— Start of INFORMATION SUPPLIED —

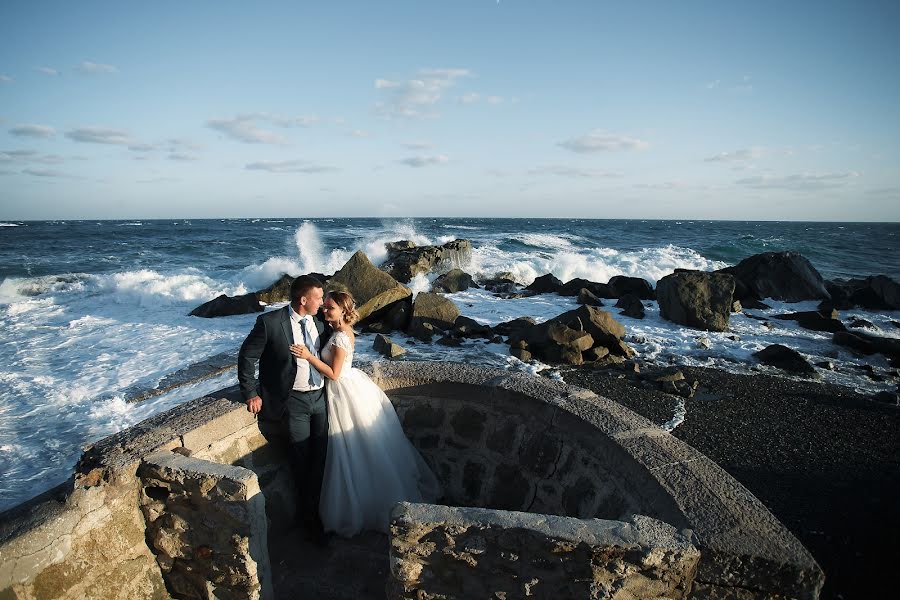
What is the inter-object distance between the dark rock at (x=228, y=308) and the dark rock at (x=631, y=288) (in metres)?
10.5

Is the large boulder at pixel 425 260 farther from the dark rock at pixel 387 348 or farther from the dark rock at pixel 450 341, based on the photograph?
the dark rock at pixel 387 348

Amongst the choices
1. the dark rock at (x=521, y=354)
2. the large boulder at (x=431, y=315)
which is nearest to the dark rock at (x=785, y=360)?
the dark rock at (x=521, y=354)

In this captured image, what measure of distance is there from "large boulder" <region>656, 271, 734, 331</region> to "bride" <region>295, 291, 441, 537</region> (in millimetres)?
9805

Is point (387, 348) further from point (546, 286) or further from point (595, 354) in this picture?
point (546, 286)

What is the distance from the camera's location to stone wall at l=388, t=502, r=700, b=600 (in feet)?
6.10

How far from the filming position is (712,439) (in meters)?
5.93

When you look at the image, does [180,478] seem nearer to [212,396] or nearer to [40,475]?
[212,396]

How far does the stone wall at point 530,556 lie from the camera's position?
6.10 feet

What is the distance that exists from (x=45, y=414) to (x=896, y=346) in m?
14.2

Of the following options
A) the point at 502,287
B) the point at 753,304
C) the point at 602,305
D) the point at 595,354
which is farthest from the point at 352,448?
the point at 502,287

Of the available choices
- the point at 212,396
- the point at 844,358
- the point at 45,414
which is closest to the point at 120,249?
the point at 45,414

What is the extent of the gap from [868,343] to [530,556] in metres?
10.8

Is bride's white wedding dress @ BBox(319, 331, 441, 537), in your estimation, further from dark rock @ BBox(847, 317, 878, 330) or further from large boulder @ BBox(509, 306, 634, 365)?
dark rock @ BBox(847, 317, 878, 330)

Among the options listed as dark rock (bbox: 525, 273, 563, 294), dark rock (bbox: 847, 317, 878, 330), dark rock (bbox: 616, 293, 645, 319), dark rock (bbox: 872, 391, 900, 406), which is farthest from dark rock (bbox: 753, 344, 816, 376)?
Answer: dark rock (bbox: 525, 273, 563, 294)
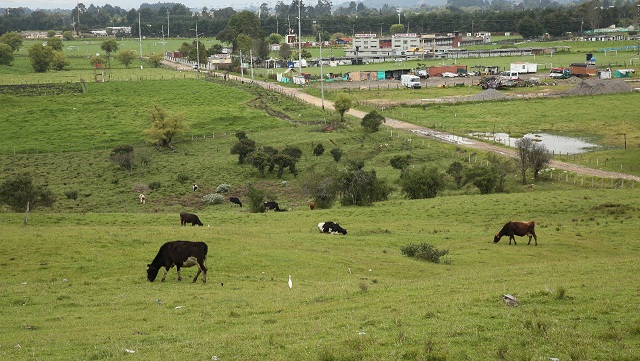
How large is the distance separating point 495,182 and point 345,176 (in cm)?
1050

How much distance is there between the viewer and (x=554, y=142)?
66.7 metres

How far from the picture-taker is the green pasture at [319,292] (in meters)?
12.5

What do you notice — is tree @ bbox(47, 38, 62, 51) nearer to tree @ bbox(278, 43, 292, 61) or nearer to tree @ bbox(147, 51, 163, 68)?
tree @ bbox(147, 51, 163, 68)

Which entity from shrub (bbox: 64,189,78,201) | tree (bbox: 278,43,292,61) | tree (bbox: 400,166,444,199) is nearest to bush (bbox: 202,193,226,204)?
shrub (bbox: 64,189,78,201)

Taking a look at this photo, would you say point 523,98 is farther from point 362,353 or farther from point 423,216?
point 362,353

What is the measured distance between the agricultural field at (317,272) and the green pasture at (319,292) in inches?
2.6

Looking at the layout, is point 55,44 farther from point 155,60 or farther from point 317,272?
point 317,272

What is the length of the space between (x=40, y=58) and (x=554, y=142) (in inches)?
3837

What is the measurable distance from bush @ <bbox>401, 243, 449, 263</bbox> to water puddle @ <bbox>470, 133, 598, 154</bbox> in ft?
125

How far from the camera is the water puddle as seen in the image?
62.4 meters

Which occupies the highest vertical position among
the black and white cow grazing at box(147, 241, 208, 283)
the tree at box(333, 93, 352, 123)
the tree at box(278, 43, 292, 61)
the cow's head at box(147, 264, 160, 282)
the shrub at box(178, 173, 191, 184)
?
the tree at box(278, 43, 292, 61)

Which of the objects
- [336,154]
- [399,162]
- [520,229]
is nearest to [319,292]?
[520,229]

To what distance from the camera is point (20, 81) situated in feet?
372

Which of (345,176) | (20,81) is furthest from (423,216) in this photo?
(20,81)
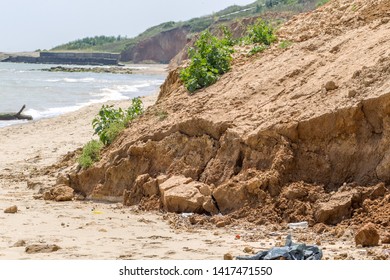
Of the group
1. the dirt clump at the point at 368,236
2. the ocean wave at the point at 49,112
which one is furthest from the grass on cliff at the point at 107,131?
the ocean wave at the point at 49,112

— End of INFORMATION SUPPLIED —

● STATED PROBLEM: Reproduce all of the rows above verbatim, omitting the pictures from your answer.

● EXERCISE OUTPUT:
What is the inter-object distance between the dark rock at (x=228, y=308) and the dark rock at (x=631, y=288) (in metres)?
10.5

Is the large boulder at pixel 425 260 farther from the dark rock at pixel 387 348 or farther from the dark rock at pixel 450 341, based on the photograph?
the dark rock at pixel 387 348

Amongst the choices
1. the dark rock at (x=521, y=354)
2. the large boulder at (x=431, y=315)
which is nearest to the dark rock at (x=785, y=360)?
the dark rock at (x=521, y=354)

In this captured image, what measure of distance is there from "large boulder" <region>656, 271, 734, 331</region> to "bride" <region>295, 291, 441, 537</region> (in millimetres)?
9805

Is point (387, 348) further from point (546, 286) or further from point (595, 354) in this picture?
point (546, 286)

What is the distance from the camera's location to stone wall at l=388, t=502, r=700, b=600 (in feet)?
6.10

How far from the filming position is (712,439) (in meters)?
5.93

When you look at the image, does [180,478] seem nearer to [212,396] or nearer to [40,475]?
[212,396]

How far does the stone wall at point 530,556 lie from the camera's position?
6.10 feet

What is the distance that exists from (x=45, y=414) to (x=896, y=346) in m?
14.2

Of the following options
A) the point at 502,287
B) the point at 753,304
C) the point at 602,305
D) the point at 595,354
which is farthest from the point at 352,448?
the point at 502,287

Of the available choices
- the point at 212,396
- the point at 844,358
- the point at 45,414
which is closest to the point at 120,249?
the point at 45,414

What is the extent of the gap from [868,343] to [530,556] in metres?
10.8

Is bride's white wedding dress @ BBox(319, 331, 441, 537), in your estimation, further from dark rock @ BBox(847, 317, 878, 330) or further from large boulder @ BBox(509, 306, 634, 365)?
dark rock @ BBox(847, 317, 878, 330)

Among the options listed as dark rock (bbox: 525, 273, 563, 294), dark rock (bbox: 847, 317, 878, 330), dark rock (bbox: 616, 293, 645, 319), dark rock (bbox: 872, 391, 900, 406), which is farthest from dark rock (bbox: 753, 344, 816, 376)?
Answer: dark rock (bbox: 525, 273, 563, 294)
How large is the distance separating point 495,182 and point 345,176 (in cm)?
1050

How much distance is there between the viewer and (x=554, y=142)?
66.7 metres

How far from the picture-taker is the green pasture at [319,292] (in meters)?
12.5

What do you notice — is tree @ bbox(47, 38, 62, 51) nearer to tree @ bbox(278, 43, 292, 61) or nearer to tree @ bbox(147, 51, 163, 68)?
tree @ bbox(147, 51, 163, 68)

Which entity from shrub (bbox: 64,189,78,201) | tree (bbox: 278,43,292,61) | tree (bbox: 400,166,444,199) is nearest to bush (bbox: 202,193,226,204)?
shrub (bbox: 64,189,78,201)

Taking a look at this photo, would you say point 523,98 is farther from point 362,353 or farther from point 423,216?
point 362,353

What is the measured distance between the agricultural field at (317,272) and the green pasture at (319,292) in inches?
2.6

Looking at the layout, is point 55,44 farther from point 155,60 or farther from point 317,272?
point 317,272

What is the length of the space between (x=40, y=58) and (x=554, y=142) (in inches)?
3837

What is the measurable distance from bush @ <bbox>401, 243, 449, 263</bbox> to water puddle @ <bbox>470, 133, 598, 154</bbox> in ft?
125

How far from the camera is the water puddle as seen in the image?
62.4 meters

Which occupies the highest vertical position among
the black and white cow grazing at box(147, 241, 208, 283)
the tree at box(333, 93, 352, 123)
the tree at box(278, 43, 292, 61)
the cow's head at box(147, 264, 160, 282)
the shrub at box(178, 173, 191, 184)
?
the tree at box(278, 43, 292, 61)

Which of the objects
- [336,154]
- [399,162]
- [520,229]
is nearest to [319,292]?
[520,229]

To what distance from the camera is point (20, 81) situated in feet?
372

Which of (345,176) | (20,81) is furthest from (423,216) in this photo?
(20,81)
Of the group
1. the dirt clump at the point at 368,236
2. the ocean wave at the point at 49,112
which one is furthest from the grass on cliff at the point at 107,131?
the ocean wave at the point at 49,112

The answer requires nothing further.